====== Stored records

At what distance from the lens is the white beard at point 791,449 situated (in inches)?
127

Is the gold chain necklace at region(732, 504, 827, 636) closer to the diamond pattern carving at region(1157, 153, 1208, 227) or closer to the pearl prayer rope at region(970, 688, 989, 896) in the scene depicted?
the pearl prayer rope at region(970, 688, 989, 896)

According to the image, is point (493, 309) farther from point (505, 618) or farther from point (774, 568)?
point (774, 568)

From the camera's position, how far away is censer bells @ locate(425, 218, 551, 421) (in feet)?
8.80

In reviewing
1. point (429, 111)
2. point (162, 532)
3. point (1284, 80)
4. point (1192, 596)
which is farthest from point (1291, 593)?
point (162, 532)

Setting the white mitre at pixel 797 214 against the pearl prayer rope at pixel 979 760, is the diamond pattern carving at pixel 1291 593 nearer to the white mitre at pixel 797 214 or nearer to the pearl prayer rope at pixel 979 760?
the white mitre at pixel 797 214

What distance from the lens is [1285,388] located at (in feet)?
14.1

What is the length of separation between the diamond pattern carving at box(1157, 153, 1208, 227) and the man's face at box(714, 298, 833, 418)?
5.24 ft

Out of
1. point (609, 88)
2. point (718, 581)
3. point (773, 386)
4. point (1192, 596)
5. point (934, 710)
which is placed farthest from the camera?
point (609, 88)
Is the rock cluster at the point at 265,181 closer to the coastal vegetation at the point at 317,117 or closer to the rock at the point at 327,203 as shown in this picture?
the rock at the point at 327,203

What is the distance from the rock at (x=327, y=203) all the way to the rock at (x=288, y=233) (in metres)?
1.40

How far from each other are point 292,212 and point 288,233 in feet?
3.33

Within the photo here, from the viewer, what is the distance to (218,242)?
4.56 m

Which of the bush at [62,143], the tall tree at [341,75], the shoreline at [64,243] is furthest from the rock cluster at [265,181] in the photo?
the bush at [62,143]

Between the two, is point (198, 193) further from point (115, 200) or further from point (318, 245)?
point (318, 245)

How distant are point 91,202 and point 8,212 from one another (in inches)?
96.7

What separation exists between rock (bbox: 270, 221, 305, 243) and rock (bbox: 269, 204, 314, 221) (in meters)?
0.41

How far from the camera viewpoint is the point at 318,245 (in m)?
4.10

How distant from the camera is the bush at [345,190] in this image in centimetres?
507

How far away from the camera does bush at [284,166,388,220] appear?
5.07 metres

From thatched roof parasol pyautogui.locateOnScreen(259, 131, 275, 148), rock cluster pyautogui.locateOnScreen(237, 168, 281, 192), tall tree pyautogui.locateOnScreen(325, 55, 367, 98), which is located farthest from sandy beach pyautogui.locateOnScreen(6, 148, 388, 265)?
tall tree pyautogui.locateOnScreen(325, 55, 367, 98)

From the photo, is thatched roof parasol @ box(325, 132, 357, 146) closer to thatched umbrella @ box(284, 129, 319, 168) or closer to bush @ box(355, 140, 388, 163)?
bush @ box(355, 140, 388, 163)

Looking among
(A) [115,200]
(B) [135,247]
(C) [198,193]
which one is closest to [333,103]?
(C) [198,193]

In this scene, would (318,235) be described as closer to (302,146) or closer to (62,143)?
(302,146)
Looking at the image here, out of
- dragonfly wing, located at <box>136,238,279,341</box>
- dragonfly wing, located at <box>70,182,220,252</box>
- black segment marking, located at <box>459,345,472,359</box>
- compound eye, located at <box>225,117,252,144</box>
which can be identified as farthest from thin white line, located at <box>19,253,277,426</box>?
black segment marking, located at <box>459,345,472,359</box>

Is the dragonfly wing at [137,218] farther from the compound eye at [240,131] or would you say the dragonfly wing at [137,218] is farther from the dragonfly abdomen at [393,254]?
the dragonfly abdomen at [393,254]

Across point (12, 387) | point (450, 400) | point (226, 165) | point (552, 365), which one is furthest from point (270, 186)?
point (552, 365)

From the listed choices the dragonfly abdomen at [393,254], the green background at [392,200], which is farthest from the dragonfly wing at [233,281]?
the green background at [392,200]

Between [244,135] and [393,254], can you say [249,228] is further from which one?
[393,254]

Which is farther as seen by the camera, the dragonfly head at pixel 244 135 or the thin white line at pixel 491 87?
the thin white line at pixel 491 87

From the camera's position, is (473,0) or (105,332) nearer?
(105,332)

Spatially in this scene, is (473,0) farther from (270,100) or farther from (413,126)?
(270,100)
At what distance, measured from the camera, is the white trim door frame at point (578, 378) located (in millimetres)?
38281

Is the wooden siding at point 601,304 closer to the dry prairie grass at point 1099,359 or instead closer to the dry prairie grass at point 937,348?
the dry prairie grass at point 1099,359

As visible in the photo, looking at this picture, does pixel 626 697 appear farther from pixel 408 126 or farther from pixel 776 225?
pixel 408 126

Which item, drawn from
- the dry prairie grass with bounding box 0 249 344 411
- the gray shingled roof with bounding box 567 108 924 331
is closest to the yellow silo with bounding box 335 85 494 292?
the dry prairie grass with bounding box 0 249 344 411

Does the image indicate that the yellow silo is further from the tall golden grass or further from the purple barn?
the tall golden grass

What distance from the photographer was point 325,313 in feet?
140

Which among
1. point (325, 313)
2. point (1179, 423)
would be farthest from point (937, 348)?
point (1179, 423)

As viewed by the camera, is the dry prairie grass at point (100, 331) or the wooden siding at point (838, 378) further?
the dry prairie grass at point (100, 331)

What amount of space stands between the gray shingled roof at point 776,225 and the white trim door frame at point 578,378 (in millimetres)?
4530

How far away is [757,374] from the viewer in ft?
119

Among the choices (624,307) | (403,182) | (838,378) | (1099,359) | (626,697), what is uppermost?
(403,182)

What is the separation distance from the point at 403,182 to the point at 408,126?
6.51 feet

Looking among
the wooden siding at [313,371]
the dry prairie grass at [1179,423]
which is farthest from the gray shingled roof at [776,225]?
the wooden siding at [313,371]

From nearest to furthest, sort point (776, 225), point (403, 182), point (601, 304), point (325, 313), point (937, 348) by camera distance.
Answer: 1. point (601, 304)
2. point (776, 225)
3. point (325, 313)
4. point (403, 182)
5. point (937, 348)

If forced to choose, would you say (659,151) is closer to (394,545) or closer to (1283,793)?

============

> _Directions_
Arrange the lines as a Markdown table with the columns No. and Line, starting at the line that contains "What separation exists" and ending at the line that contains "5.07 metres". Leave out blank lines.

> _Solution to this task_
| No. | Line |
|---|---|
| 1 | What separation exists between rock (bbox: 270, 221, 305, 243) and rock (bbox: 269, 204, 314, 221) (in meters)? |
| 2 | 0.41 |
| 3 | How far from the camera viewpoint is the point at 318,245 (in m)? |
| 4 | 4.10 |
| 5 | How distant from the camera is the bush at [345,190] in this image in centimetres? |
| 6 | 507 |
| 7 | How far away from the camera does bush at [284,166,388,220] appear? |
| 8 | 5.07 metres |